AUFGABENSTELLUNG |
[A] Nennen Sie alle Menschen, die im Ausgangstext mit Namen erwähnt werden.
[B] Geben Sie den Ausgangstext von "Obwohl Jonathan der" bis einschließlich "ausgewogene Freundschaft möglich." wieder und tauschen Sie dabei "Demut" gegen "Bescheidenheit" aus.
[C] Beantworten Sie anhand des Ausgangstextes:
(i) Wessen Sohn war Jonathan?
(ii) Gegen welches Recht verstößt die mentale Sklaverei?
(iii) Welche Bibelstelle wird für das Wort von Christus Jesus angegeben?

AUSGANGSTEXT |
Jonathan und David verband eine innige Freundschaft, die auf gegenseitiger Wertschätzung beruhte.
Obwohl Jonathan der Sohn König Sauls war und David der Sohn Isais, eines gewöhnlichen Bürgers, erkannten sie einander als völlig gleichgestellt an. Jonathans Demut und Davids Wissen um seine eigene Würde machten solch eine ausgewogene Freundschaft möglich.
Durch die Christliche Wissenschaft können wir lernen, einander als individuelle Ideen zu sehen, als vollständige Widerspiegelung Gottes, des Gemüts. Erkennen wir unsere Vollkommenheit gegenseitig an, dann werden wir im Umgang miteinander ausgeglichener, wir treffen gemeinsam Entscheidungen, unterstützen uns gegenseitig und leben miteinander in Harmonie.
Einige von uns mögen sich jedoch angewöhnt haben, den persönlichen Launen anderer nachzugeben; und ein solches Verhalten kann zu Unterwürfigkeit in der Beziehung führen. Dies ist tatsächlich eine Art mentaler Sklaverei, die gegen unser Recht verstößt, Gottes Willen zu tun. Christus Jesus sagte: „Niemand kann zwei Herren dienen.“ Matth. 6:24.

DATENTEIL |
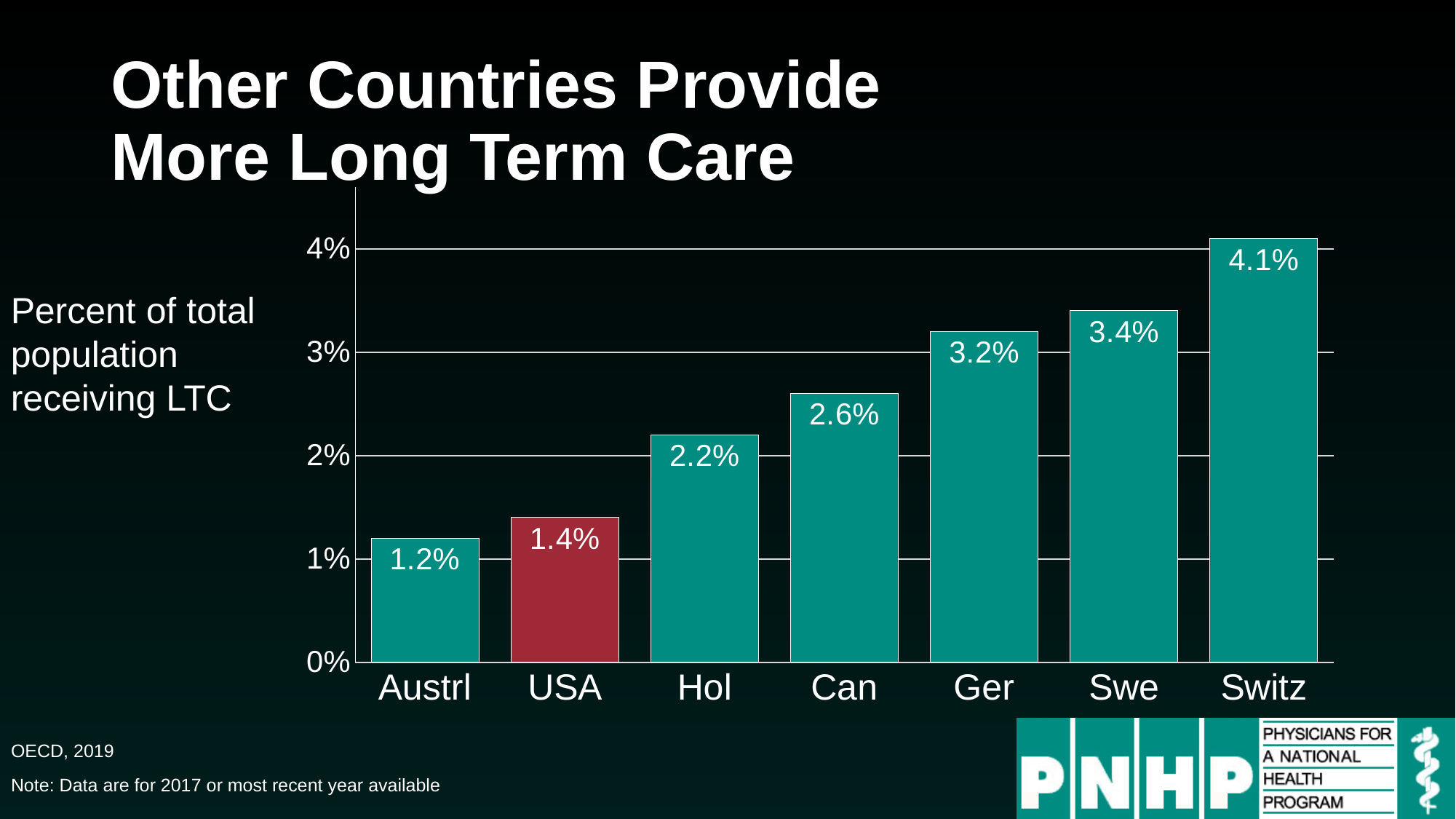
Which country has the lowest value? Austrl Is the value for Ger greater or less than 3%? greater What is the difference between the values for Ger and Hol? 1.0% Which is larger, the value for Swe or the value for Can? Swe What is the value for Can? 2.6% How many countries are shown on the chart? 7 What is the value for Switz? 4.1% Which country's bar is coloured red instead of teal? USA What kind of chart is shown on the slide? bar chart Which country has the highest value? Switz What is the difference between the values for Switz and USA? 2.7% What is the value for USA? 1.4%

LÖSUNGEN |
[A] Jonathan, David, Saul, Isai, Christus Jesus

[B]
Obwohl Jonathan der Sohn König Sauls war und David der Sohn Isais, eines gewöhnlichen Bürgers, erkannten sie einander als völlig gleichgestellt an. Jonathans Bescheidenheit und Davids Wissen um seine eigene Würde machten solch eine ausgewogene Freundschaft möglich.

[C]
(i) König Sauls
(ii) Gegen unser Recht, Gottes Willen zu tun
(iii) Matth. 6:24